The Challenge with Patch Operating Systems

The visibility gap here is particularly consequential. A patch may be approved and scheduled, yet never successfully applied due to a failed deployment, a device that was offline during the maintenance window, a reboot that was deferred, or a system that exists outside managed channels entirely.

Organisations that rely solely on deployment tooling to confirm patch status are measuring intent, not reality. The ACSC is explicit on this point: organisations need to confirm patches have been applied successfully, not merely that they were dispatched.

Patch Operating Systems Overview

Within the Essential Eight framework, patching operating systems is a core and non-negotiable control. The ACSC sets clear expectations: patches for internet-facing infrastructure must be applied within 48 hours when identified as critical or where working exploits exist, and within two weeks for standard releases.

Patches for workstations, servers, and network devices must be applied within one month, with tighter timeframes applying in high-threat environments. Critically, the ACSC also mandates that vulnerability scanning occurs at least daily for internet-facing systems and at least fortnightly for workstations and non-internet-facing infrastructure not to replace patching, but to confirm it has actually occurred.

How Introspectus Works

From this inventory, Introspectus performs targeted web intelligence gathering. For each application identified, the platform locates the top five authoritative sources of patch and release information vendor security advisories, release notes, and vulnerability databases and retrieves that content into a central repository.

Aletheia, Introspectus’s AI analysis agent, then reads and analyses this content to extract the intelligence that matters for application patching: the latest available version, whether a release addresses a security vulnerability, the severity of that vulnerability, and all information relevant to the Essential Eight application patching requirements. This structured intelligence is mapped directly to the applicable ISM controls, producing defensible, audit-ready evidence of an organisation’s application patch compliance posture.

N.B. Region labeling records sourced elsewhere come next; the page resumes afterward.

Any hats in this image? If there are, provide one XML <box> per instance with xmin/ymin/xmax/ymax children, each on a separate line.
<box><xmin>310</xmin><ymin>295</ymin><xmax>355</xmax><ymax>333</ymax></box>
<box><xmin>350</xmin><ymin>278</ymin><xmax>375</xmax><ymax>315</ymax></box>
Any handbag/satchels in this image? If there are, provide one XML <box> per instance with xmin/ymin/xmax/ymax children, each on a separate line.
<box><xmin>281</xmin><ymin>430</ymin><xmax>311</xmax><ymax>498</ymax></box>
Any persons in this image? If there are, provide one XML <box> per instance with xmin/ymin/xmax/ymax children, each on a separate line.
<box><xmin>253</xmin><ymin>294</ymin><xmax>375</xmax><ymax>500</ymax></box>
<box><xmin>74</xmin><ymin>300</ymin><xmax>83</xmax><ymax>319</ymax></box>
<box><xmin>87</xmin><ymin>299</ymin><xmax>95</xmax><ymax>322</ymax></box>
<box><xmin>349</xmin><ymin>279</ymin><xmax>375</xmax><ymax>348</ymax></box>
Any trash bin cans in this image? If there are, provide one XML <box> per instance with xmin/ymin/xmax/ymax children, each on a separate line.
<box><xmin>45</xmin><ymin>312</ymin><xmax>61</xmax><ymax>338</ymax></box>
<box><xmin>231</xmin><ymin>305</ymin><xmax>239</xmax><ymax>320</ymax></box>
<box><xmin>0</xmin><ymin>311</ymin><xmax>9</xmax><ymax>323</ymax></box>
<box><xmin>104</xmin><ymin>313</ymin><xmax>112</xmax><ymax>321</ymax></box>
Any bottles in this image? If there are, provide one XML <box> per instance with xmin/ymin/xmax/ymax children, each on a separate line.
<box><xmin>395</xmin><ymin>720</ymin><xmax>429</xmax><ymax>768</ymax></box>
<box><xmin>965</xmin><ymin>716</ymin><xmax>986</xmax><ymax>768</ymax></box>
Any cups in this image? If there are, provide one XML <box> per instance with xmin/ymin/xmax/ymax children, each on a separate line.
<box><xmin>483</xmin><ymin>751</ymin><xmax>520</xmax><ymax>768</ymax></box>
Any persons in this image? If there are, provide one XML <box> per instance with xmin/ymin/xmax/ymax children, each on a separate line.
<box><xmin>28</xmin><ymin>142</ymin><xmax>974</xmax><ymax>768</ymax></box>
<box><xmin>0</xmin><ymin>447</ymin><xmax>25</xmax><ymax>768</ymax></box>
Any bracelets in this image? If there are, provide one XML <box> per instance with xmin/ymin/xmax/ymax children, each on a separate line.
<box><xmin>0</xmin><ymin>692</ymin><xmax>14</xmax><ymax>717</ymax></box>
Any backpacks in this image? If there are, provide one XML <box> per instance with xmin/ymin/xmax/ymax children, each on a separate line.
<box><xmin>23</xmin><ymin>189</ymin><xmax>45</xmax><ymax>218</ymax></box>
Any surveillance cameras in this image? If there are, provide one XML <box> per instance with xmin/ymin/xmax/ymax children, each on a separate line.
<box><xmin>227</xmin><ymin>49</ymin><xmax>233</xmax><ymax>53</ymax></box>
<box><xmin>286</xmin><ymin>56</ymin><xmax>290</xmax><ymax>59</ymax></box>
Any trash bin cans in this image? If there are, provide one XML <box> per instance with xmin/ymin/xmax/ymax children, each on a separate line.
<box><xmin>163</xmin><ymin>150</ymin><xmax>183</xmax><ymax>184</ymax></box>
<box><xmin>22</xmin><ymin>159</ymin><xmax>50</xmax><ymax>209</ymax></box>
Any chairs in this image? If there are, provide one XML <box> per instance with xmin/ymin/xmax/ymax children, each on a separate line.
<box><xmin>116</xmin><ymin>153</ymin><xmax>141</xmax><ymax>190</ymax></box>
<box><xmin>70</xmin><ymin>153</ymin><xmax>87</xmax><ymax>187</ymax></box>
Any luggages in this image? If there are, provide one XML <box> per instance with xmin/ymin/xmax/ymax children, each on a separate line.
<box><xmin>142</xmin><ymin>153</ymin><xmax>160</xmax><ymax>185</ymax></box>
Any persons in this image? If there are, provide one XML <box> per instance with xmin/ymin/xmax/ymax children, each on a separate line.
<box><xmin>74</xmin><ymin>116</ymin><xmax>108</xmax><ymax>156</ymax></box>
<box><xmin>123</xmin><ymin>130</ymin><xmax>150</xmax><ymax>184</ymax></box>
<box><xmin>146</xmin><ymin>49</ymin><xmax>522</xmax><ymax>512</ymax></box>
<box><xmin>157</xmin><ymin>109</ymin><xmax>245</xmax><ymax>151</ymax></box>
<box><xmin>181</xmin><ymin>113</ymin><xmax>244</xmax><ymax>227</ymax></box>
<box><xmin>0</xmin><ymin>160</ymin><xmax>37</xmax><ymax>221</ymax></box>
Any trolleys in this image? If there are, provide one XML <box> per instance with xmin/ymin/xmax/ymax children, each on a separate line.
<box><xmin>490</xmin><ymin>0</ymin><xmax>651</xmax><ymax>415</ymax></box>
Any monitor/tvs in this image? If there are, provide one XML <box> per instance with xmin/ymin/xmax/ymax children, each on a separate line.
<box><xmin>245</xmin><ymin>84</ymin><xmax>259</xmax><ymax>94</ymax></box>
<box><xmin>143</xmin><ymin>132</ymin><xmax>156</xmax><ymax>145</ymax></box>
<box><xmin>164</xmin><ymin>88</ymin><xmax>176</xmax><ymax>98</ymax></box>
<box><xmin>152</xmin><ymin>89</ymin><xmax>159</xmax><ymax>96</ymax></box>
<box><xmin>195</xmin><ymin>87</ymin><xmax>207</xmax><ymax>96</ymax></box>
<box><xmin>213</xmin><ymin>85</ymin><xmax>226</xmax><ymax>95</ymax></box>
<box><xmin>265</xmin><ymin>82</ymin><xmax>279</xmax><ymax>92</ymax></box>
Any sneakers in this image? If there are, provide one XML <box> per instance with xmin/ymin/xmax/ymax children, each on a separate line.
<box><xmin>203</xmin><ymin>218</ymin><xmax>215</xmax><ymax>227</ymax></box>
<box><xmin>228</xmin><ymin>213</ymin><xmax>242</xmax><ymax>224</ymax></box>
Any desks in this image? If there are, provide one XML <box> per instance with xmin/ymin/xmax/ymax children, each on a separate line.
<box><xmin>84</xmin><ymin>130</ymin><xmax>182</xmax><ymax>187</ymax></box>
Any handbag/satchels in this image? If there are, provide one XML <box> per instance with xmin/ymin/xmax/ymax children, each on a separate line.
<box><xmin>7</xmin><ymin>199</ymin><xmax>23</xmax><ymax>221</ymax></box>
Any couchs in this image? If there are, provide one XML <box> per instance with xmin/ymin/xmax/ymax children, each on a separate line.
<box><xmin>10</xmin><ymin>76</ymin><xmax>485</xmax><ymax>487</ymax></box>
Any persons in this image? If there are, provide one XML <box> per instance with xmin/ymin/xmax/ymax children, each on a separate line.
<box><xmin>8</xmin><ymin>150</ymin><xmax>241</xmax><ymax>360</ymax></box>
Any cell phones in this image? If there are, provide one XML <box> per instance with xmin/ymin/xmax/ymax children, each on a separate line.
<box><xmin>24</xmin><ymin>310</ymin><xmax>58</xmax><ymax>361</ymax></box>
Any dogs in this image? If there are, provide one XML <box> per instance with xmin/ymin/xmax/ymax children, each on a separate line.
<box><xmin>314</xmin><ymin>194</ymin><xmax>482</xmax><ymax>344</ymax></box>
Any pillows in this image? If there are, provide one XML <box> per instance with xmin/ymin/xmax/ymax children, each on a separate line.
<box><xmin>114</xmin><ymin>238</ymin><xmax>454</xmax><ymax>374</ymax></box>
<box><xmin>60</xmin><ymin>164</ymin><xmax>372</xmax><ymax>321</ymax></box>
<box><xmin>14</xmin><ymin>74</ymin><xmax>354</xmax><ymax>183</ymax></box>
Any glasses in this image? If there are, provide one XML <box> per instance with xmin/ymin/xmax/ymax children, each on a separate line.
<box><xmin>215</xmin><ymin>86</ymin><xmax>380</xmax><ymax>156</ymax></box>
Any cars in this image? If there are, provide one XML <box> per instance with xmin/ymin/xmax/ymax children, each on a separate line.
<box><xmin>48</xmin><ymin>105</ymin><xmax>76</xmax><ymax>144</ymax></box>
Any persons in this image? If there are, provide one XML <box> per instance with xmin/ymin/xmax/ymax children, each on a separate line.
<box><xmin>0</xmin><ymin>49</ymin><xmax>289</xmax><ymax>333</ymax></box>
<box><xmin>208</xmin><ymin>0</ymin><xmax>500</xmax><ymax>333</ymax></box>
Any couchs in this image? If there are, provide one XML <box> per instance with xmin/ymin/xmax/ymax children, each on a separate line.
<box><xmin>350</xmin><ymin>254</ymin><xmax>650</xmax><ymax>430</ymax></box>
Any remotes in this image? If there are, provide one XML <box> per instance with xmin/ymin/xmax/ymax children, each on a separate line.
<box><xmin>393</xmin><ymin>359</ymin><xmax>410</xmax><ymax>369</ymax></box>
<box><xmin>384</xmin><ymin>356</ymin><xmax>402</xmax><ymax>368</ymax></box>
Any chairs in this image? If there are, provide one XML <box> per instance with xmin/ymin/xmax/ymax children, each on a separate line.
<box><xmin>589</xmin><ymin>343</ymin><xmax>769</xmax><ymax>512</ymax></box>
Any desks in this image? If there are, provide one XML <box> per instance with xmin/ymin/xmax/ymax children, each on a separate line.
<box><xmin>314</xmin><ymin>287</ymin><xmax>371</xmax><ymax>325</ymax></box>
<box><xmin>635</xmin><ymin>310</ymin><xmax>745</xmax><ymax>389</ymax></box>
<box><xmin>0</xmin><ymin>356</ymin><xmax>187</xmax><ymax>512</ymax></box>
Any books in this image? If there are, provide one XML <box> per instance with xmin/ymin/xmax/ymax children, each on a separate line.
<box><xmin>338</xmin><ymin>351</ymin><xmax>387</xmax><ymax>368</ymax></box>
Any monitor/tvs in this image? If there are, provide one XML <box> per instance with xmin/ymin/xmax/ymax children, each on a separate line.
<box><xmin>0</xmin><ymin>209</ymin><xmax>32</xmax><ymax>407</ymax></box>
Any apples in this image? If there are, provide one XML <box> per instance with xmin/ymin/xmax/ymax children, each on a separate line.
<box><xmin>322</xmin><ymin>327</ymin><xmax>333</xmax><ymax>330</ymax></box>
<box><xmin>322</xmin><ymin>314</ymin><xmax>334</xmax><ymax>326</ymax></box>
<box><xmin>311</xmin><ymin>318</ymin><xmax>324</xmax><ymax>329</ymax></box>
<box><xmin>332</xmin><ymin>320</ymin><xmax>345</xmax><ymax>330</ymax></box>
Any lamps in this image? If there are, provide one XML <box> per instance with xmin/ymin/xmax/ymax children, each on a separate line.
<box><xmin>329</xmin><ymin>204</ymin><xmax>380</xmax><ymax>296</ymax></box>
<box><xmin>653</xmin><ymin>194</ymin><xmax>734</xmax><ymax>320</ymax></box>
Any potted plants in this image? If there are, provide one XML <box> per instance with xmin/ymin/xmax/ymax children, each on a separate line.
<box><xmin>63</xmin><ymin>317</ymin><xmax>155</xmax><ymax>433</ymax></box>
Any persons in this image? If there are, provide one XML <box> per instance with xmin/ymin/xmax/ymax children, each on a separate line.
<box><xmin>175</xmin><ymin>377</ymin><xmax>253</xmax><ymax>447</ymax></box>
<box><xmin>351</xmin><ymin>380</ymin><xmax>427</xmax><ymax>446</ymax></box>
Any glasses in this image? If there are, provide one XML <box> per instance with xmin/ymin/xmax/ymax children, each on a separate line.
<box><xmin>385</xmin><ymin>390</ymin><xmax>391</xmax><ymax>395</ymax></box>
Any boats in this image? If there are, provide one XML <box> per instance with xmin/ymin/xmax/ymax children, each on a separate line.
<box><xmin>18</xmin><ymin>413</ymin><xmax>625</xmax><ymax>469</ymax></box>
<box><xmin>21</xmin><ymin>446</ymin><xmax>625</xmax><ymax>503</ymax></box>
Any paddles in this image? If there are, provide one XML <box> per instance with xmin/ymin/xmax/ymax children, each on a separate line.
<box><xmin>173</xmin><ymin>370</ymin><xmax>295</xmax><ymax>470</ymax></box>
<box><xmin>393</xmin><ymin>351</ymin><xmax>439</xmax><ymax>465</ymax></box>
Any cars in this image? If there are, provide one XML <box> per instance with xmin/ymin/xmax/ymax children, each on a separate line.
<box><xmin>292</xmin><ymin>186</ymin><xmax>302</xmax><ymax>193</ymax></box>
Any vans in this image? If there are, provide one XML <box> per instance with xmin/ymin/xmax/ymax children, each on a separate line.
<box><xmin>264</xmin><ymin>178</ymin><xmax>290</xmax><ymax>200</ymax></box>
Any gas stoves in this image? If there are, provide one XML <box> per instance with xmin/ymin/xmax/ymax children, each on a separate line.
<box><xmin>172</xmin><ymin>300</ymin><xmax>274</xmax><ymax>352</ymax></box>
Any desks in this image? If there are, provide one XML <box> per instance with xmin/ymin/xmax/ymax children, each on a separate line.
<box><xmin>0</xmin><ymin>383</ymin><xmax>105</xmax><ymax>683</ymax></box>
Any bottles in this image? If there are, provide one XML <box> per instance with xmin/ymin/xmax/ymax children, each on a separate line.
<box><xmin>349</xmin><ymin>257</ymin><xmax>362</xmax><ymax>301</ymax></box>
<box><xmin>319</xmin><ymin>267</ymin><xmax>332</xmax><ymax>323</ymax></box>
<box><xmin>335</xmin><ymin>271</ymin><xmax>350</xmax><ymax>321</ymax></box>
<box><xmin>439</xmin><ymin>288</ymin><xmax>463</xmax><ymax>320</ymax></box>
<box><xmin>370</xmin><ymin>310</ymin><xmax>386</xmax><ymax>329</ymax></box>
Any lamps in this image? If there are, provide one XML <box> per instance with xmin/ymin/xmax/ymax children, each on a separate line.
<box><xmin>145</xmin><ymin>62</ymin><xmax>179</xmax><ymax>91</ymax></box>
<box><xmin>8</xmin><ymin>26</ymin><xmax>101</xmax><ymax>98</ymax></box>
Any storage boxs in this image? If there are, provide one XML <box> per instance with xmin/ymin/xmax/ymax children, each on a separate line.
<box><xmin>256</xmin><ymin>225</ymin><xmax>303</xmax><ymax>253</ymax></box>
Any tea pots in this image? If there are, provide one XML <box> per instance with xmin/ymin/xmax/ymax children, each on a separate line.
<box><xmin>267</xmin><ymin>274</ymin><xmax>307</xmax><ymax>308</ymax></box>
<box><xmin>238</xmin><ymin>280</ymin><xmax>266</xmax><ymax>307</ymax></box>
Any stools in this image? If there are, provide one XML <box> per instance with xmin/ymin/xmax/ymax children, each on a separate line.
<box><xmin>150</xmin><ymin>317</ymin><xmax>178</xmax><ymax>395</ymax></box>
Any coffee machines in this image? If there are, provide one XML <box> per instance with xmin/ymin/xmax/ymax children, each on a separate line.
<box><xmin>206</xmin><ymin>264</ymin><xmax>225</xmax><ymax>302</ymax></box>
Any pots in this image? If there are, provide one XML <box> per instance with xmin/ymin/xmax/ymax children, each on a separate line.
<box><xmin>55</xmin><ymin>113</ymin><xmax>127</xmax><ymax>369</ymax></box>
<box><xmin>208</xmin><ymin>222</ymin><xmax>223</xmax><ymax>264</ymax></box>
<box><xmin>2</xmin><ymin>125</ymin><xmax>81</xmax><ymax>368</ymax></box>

The Challenge with Patch Applications

A critical and frequently overlooked problem is the visibility gap. Organisations may believe their applications are current when, in reality, patches have silently failed, devices have missed deployment windows, or software has been installed outside of managed channels entirely.

Without continuous inspection at the endpoint level, these gaps go undetected until an audit or, worse, a breach.

Patch Applications Overview

Within the Essential Eight standard, patching applications is a dedicated and non-negotiable control. The ACSC specifies clear timeframes: critical vulnerabilities in internet-facing services must be addressed within 48 hours, commonly used applications such as office productivity suites, web browsers, email clients and PDF software must be patched within two weeks of release, and all other applications within one month.

For organisations in high-threat environments, the bar is higher still. Meeting these requirements consistently across hundreds of distinct applications deployed across thousands of endpoints is not achievable through manual effort alone.